The Let's Play Archive

Silent Steel

by Magnetic North

Part 59: Info #38

Arglebargle III posted:

Fangz is right, friendlies don't shoot Russian torpedoes. Call them and give them a friend-or-foe challenge so they spend their time comically thumbing through an English dictionary instead of evading torpedoes. 3

Magnetic North posted:

So the bowplanes ever respond? Or is that some sort of nautical term for "we're all dead" or something?

I'm not sure if you're in character here or serious, but bow planes freezing on a nuke boat is a big deal. (It's kind of that they're talking about the bow planes, since I think Ohios only have sail planes and tail planes.) Nukes mostly change depth with their planes and forward momentum rather than ballast. If the bow planes are stuck at a down angle, you would have to do an emergency blow and pray that it works.
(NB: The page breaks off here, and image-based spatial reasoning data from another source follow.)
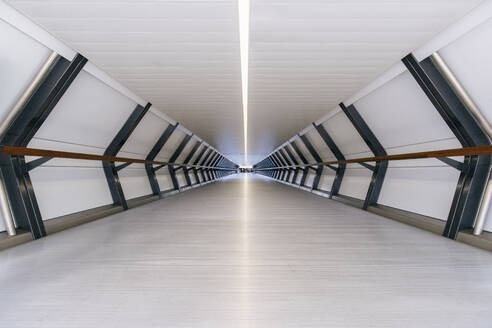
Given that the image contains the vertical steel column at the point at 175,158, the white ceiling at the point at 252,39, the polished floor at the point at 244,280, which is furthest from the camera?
the vertical steel column at the point at 175,158

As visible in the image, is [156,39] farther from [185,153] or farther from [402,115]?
[185,153]

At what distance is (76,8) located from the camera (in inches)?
104

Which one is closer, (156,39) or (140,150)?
(156,39)

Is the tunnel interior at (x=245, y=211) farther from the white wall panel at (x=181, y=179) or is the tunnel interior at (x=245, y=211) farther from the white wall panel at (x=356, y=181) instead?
the white wall panel at (x=181, y=179)

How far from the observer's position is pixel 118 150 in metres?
5.93

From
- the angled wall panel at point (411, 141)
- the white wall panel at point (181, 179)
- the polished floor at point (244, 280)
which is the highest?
the angled wall panel at point (411, 141)

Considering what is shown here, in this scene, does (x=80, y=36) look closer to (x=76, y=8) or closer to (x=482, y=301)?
(x=76, y=8)

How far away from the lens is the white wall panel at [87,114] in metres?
4.20

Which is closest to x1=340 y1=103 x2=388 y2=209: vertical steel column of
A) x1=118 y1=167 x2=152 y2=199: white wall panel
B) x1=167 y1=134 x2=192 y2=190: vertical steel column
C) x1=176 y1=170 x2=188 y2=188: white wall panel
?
x1=118 y1=167 x2=152 y2=199: white wall panel

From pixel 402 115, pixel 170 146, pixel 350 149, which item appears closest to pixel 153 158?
pixel 170 146

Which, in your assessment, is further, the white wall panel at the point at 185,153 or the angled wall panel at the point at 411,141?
the white wall panel at the point at 185,153

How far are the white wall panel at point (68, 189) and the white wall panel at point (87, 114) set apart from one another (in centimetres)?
65

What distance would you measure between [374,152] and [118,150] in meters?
6.50

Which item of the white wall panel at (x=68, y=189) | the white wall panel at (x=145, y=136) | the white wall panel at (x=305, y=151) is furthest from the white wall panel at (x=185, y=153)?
the white wall panel at (x=68, y=189)
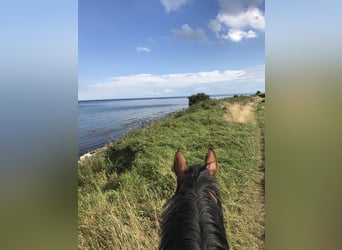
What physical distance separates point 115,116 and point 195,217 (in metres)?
0.73

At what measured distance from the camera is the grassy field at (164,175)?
1.35m

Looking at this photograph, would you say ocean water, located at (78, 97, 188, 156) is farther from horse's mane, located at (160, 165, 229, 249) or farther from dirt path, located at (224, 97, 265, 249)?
horse's mane, located at (160, 165, 229, 249)

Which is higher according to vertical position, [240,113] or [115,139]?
[240,113]

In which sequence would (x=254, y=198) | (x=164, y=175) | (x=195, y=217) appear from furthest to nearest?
1. (x=164, y=175)
2. (x=254, y=198)
3. (x=195, y=217)

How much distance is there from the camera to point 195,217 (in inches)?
32.9

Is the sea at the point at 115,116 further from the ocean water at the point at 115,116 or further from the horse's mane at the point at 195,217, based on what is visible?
the horse's mane at the point at 195,217

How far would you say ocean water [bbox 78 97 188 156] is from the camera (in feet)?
4.47

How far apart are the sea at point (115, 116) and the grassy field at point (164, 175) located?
0.17ft

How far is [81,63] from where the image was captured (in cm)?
132

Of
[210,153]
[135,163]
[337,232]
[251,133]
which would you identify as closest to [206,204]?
[210,153]

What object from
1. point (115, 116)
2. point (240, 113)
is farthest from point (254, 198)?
point (115, 116)

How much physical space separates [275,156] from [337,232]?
302 millimetres

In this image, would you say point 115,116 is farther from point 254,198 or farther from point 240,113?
point 254,198

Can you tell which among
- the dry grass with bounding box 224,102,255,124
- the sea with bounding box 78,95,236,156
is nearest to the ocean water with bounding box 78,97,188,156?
the sea with bounding box 78,95,236,156
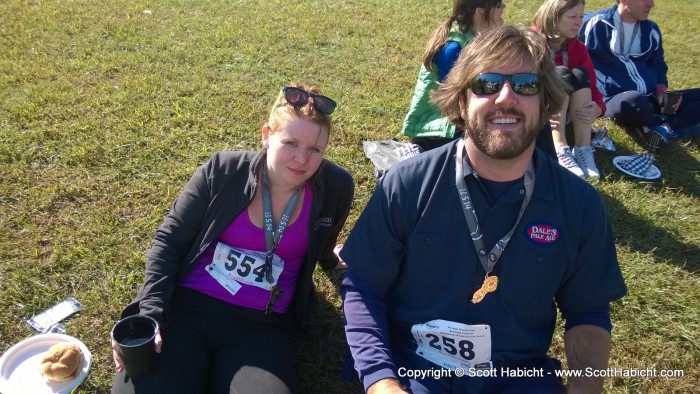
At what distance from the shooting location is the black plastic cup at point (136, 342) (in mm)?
2260

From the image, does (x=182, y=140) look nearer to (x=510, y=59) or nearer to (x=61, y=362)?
(x=61, y=362)

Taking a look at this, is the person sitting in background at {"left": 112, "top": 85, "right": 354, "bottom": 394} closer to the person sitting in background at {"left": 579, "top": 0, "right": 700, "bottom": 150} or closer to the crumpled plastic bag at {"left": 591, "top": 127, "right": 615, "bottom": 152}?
the crumpled plastic bag at {"left": 591, "top": 127, "right": 615, "bottom": 152}

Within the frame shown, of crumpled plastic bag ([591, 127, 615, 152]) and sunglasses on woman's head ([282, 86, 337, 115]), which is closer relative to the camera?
sunglasses on woman's head ([282, 86, 337, 115])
Even then you would be surfacing out of control.

An uncontrolled surface can be very dangerous. The USS Houston nearly sank when its snorkel valve failed, but it managed to surface by going up on the planes and "driving" to the surface with full engine power. But when they hit the surface at 20 knots or whatever, the boat breached and crashed back down, and all the water from the flooding rushed to the front and pulled the bow down before anyone could react. With the engine at full power the boat dived really hard and nearly sank itself again (the valve was still open). They managed to surface with an emergency blow and crash-reverse order, but had anything gone wrong with the tanks or the propeller at that point they would have certainly sunk.

It's kind of a specific scenario but I think it illustrates why surfacing an 18,000 ton submarine at high speed with no helm control can be dangerous.

(It also illustrates the need to check your electronics as often as possible. The Houston crew didn't know the snorkel valve was stuck open because the sensor failed and it showed as closed on their boards. The water pouring out of the ventilation system must have come as quite a shock.)